Composto da hardware e software con un'architettura che varia a seconda delle esigenze e della sua progettazione, un sistema informatico, attraverso opportune applicazioni (es. applicazioni web), elabora dati e informazioni per restituire altri dati ed informazioni utili. Il personal computer è un esempio di sistema informatico relativamente semplice. Tipici invece sono i sistemi informatici aziendali per i propri servizi di business e logistici interni ed esterni. La rete Internet è invece un esempio di sistema informatico molto più complesso, ampiamente distribuito.
Il sistema informatico è quella parte del sistema informativo realizzata con tecnologie informatiche: le informazioni vengono raccolte, elaborate, archiviate, scambiate attraverso l’utilizzo delle tecnologie dell’informazione e della comunicazione e si occupa di raccogliere, elaborare, archiviare e comunicare le informazioni mediante l’utilizzo di tecnologie informatiche della comunicazione (TIC).
Dai primi anni del ‘60 cominciò a farsi strada il concetto di dispositivo virtuale.
C’era il bisogno di avere una strumentazione idonea a migliorare l’efficienza e la produttività di quei processi operativi che hanno grandi quantità di dati (fatture, paghe e contabilità).
I vantaggi di questo sistema riguardavano soprattutto la correttezza dei risultati, la diminuzione dei costi e la maggiore produttività dei vari settori, purtroppo questo sistema conteneva anche svantaggi, i quali riguardavano la poca possibilità di unire dati settoriali e la duplicazioni dei dati all’integrazione dei dati comuni in diversi settori.
Negli anni ‘70 furono già disponibili nuovi strumenti informatici.
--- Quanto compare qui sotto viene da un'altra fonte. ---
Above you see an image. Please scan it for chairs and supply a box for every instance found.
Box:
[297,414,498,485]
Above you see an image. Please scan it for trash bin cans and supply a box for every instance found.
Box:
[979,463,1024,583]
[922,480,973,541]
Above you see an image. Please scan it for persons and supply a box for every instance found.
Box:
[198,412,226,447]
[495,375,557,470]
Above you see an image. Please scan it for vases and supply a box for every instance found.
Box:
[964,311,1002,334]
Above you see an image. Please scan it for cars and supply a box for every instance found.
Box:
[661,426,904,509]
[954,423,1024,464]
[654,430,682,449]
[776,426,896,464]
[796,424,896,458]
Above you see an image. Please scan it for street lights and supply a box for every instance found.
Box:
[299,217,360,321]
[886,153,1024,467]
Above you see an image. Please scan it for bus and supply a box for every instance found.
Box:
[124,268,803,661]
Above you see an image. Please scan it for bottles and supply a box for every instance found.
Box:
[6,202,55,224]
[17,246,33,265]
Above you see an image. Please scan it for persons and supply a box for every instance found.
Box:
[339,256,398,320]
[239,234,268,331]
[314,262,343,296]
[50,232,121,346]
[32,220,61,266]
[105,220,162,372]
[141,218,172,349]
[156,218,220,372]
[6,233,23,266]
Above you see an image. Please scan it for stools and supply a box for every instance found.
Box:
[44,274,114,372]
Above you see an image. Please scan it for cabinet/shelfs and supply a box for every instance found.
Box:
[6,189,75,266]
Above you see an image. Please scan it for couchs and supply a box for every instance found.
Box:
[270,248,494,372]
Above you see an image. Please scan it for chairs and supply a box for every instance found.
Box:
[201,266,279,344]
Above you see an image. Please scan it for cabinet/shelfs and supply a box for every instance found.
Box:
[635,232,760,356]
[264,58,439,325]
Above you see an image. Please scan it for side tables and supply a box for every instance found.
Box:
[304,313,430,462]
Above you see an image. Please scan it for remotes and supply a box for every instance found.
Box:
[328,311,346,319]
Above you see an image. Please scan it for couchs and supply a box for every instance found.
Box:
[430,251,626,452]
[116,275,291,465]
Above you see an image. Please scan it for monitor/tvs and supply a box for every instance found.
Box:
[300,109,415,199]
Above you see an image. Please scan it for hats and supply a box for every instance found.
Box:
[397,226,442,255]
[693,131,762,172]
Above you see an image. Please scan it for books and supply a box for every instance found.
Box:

Si realizzò un cambiamento epocale: i computer non lavoravano più a lotti di informazioni ma erano interattivi; non eseguivano più un solo programma ma molti; erano anche in grado, da poco, di comunicare tra loro attraverso reti come ARPAnet. I dati venivano trattati globalmente con lo scopo di far utilizzare l’informazione a ciascuna attività del sistema informativo. I primi utenti erano principalmente società, centri di calcolo e professori delle università. Si passò da sistemi informatici settoriali a sistemi informatici per l’organizzazione.
Negli anni ‘80 nacque il personal computer. I primi modelli erano dotati di sistemi operativi monoutente con accesso interattivo e supporto al time-sharing. In seguito ci fu l’aumento della velocità di elaborazione dei calcolatori e si affermarono le memorie ottiche che consentirono l’archiviazione e l’elaborazione delle varie forme (dato, testo, suono, immagine, documento, disegno ecc.)
Negli anni 2000 si deve tener conto della globalizzazione, della trasformazione delle imprese e della trasformazione dell’economia. In questi anni sono stati immessi sul mercato vari sistemi di elaborazione di differenti dimensioni e performance a costi contenuti.